Notes a finance ministry official: "There was no question of buying beyond the 15-million-tonne mark because that was sufficient to meet domestic demand. The rpl contention is that until such time that it was given market access in 2002, it has to be covered for its losses. But our view is that the psus are only to compensate for the commitment they have made and not for additional crude oil being processed by rpl."
According to official sources, as for the refined products of the 15 million tonnes of crude oil to be picked up by the psus, a mandated price had been agreed upon. When rpl's capacity upped in January 2000, it started out well through petrol exports to various countries, including the US. International demand and prices were healthy. But it ran into rough weather when there was a slump in international prices, including those of diesel.

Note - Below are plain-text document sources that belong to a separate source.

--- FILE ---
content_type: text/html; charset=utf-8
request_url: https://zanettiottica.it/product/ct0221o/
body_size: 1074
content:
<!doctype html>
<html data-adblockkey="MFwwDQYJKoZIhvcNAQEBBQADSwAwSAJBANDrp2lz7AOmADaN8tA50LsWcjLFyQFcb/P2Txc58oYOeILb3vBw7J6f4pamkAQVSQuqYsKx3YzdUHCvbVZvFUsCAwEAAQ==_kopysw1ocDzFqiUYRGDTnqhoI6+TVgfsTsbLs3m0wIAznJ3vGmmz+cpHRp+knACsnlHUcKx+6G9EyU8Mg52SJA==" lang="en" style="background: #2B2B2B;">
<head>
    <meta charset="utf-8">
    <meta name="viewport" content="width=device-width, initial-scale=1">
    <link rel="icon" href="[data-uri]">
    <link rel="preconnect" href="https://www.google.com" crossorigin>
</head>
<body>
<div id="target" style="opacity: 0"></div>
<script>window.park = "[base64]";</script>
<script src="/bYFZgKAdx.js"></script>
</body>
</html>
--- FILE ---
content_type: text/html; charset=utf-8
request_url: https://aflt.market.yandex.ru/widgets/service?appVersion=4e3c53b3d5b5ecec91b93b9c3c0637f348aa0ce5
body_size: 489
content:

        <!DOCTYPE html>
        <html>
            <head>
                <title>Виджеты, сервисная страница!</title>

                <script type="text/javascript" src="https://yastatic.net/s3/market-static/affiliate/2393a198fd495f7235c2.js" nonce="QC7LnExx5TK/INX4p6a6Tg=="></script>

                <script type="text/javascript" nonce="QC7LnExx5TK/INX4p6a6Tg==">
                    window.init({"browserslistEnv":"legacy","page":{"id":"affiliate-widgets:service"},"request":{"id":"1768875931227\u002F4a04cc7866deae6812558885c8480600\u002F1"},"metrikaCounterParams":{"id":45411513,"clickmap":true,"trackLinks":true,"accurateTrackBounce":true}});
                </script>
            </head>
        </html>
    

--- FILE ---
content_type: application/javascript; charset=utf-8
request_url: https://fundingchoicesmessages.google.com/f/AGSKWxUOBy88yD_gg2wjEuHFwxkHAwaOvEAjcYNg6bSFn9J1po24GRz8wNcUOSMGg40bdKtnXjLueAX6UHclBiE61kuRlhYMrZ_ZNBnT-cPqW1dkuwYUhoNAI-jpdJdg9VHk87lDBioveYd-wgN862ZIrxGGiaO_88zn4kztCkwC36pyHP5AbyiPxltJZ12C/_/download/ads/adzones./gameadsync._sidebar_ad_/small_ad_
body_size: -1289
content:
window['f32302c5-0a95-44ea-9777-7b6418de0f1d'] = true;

Thus, the prices that rpl attracted in the international market were less than the prices fixed in its domestic dealing with public sector oil companies. This difference is being seen by the company's strategists as losses made. This is what was demanded by rpl from the opa.
But the petroleum minister has vetoed the proposal strongly recommended by the secretary of the ministry. The latter was of the opinion that support ought to be extended to private companies which have entered into refining. The ministry processed a note dated October 23 and on the same day Narayan, who is now the revenue secretary, was quick to give his okay.
No one knows why the proposal ran into rough weather. At any rate, the first level of clearance had been given without North Block's okay. Says a ministry official: "With all this talk of level playing fields, it would have been unfair to subsidise one company's export losses." That's one level playing field the country can live with.